Exploration on replacing the backend of some analysis methods with WebAssembly modules
After finishing these parts, our project gradually settled down and I returned to China. We tried another idea to replace the parameter importance API with a WASM module. We failed on this idea as Golang I used to implement the random tree algorithm lacks mature libraries for the corresponding complicated operations and I have no time to implement one from scratch. The current existing solution is somewhat ad-hoc: though for most visualizations, we have JS implementations which are functionally equivalent to those APIs with same names and used by Optuna and only require trials data to compute, while for the parameter importance visualization, we query the backend to compute the importance values. This introduces inconsistency and redundancy in the system. Besides, as the Optuna-dashboard is usually used to monitor the optimization progress, it sends queries periodically with a relatively short interval, which will consume a lot more resources as every call of parameter importance evaluation could be heavy and needs to start from the beginning while the importance value may not change a lot in the interval.
Rethinking Optuna-dashboard architecture
This failed exploration and some problems that occurred in the previous parts, brought me to rethink the architecture of the Optuna-dashboard: For visualization APIs, on the one hand, the current solution makes the API requests simple most of the time as it only requires trial data for plotting and the computation load is on the client-side, which releases the backend from heavy computations. On the other hand, however, this creates redundancy in the library and the DRY principle, we have two sets of functions for one set of purposes. If Optuna changes a single visualization API in the future, we will have to change the dashboard one simultaneously. Of course, this won’t be a big issue if Optuna enters a “serenity” phase.
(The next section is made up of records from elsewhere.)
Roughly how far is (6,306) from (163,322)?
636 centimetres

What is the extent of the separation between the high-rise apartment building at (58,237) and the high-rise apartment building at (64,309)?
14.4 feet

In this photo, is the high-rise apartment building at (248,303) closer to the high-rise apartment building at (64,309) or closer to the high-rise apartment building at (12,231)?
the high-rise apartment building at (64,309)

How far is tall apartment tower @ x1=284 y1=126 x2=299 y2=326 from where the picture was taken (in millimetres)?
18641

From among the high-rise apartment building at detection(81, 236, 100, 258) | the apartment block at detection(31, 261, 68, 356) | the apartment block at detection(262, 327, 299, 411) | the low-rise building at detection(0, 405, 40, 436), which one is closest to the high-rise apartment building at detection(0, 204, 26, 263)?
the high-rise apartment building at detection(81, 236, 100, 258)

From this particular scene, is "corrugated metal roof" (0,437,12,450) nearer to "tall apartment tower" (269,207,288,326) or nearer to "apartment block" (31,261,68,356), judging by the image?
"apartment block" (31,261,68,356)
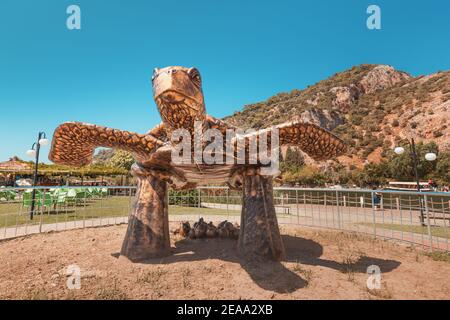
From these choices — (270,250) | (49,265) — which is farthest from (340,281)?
(49,265)

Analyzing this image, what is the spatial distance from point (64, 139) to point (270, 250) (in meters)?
3.78

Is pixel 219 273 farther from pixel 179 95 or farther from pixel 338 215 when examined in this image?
pixel 338 215

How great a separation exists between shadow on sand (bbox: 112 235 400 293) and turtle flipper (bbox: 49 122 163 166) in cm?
193

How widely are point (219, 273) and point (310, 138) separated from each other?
8.13ft

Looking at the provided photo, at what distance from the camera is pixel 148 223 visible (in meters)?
4.38

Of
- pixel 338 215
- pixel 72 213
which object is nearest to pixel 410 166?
pixel 338 215

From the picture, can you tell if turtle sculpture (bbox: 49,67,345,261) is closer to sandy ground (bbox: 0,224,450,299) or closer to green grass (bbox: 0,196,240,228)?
sandy ground (bbox: 0,224,450,299)

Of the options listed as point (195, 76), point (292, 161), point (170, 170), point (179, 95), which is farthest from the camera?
point (292, 161)

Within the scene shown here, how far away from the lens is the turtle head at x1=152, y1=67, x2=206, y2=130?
267cm

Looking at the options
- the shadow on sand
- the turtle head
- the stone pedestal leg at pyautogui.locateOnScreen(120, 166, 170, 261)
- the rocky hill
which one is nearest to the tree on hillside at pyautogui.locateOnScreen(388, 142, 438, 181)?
the rocky hill

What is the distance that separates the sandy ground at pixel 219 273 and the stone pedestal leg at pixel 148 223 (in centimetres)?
21

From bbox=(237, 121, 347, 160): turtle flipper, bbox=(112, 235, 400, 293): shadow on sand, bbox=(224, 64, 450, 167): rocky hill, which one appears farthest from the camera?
bbox=(224, 64, 450, 167): rocky hill

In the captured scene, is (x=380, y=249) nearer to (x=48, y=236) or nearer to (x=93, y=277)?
(x=93, y=277)

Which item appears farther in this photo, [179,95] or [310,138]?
[310,138]
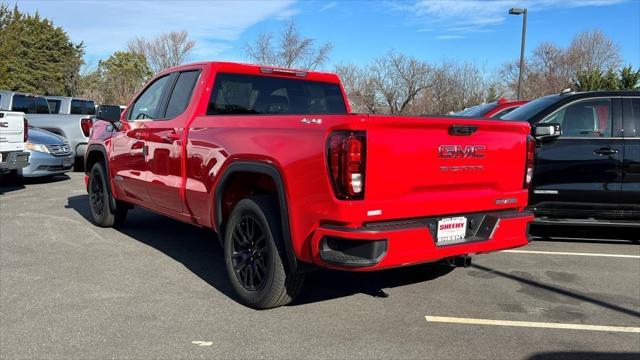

But an alternative solution could be as follows: instead of asking for raw data of the trials list, which could be very heavy if one has a long-standing optimization study, the client directly asks the server-side to compute and render all visualization results. This 1) requires no more separated implementations for the same visualization function and 2) reduces both the amount of data communicated and the resource consumption in the browser. Currently both Matplotlib and Plotly support returning fig objects in either PNG or HTML content format so it’s plausible technically.
It could be problematic if we have multiple clients connected to the same backend but luckily this is not how Optuna-dashboard is designed to be used. And even that’s the case, the computation load could be reduced through a cache mechanism: only when trials are updated will the backend recalculate all visualizations. But what’s the price of doing so? I think it will make it harder to create interactive graphs as all re-calculations occur in the backend and could be slow.
Optuna-dashboard is a terrific tool for monitoring and analyzing optimizations in Optuna. This summer, we helped to improve it through GUI/Unit tests, API, etc. Overall, we fulfilled all planned required proposals. But regrettably, we didn’t finish some optional ones: we haven’t had time to explore all ideas in the above discussion and some other proposals (e.g., a JupyterLab extension) this year due to many reasons. But I feel lucky because I’ve learned a lot from this project, from testing to team cooperation via Github. So, I’d like to thank my supervisors in the GSoC project, Masashi Shibata and Crissman Loomis. The working experience with you guys is awesome and really pleasant.